Retype, word for word, every line starting at the line with "ISHWAR MUNNOLLI munnolli99@gmail.com" and ending with the final line of the entries; skip the pictures.

** Saved data entries **
━━━━━━━━

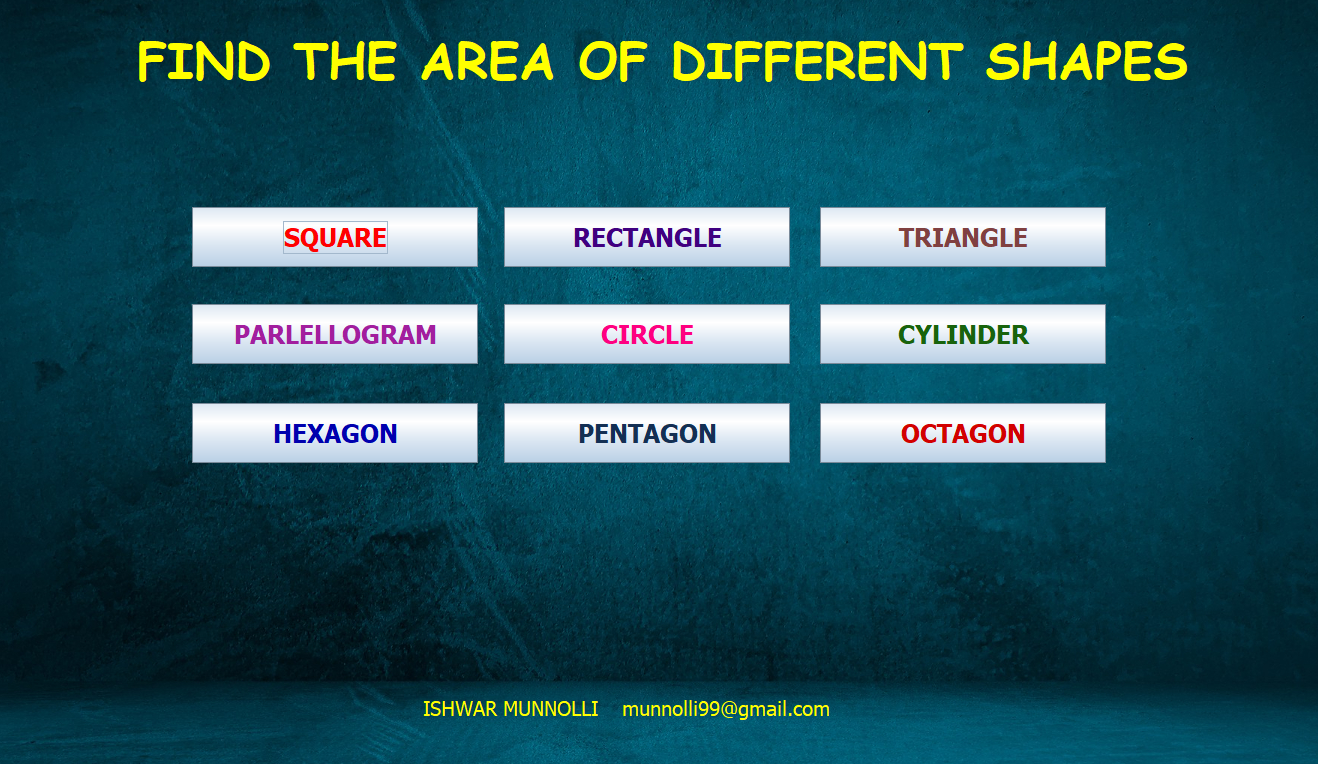 FIND THE AREA OF DIFFERENT SHAPES

SQUARE
RECTANGLE
TRIANGLE
PARLELLOGRAM
CIRCLE
CYLINDER
HEXAGON
PENTAGON
OCTAGON

ISHWAR MUNNOLLI munnolli99@gmail.com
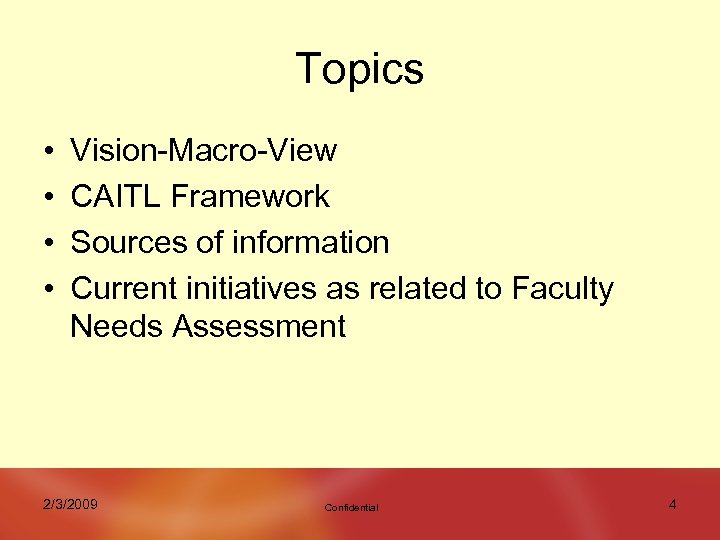 Topics

• Vision-Macro-View
• CAITL Framework
• Sources of information
• Current initiatives as related to Faculty Needs Assessment

2/3/2009 Confidential 4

━━━━━━━━

** Worked solution **
ISHWAR MUNNOLLI munnolli99@gmail.com
 Topics

• Vision-Macro-View
• CAITL Framework
• Sources of information
• Current initiatives as related to Faculty Needs Assessment

2/3/2009 Confidential 4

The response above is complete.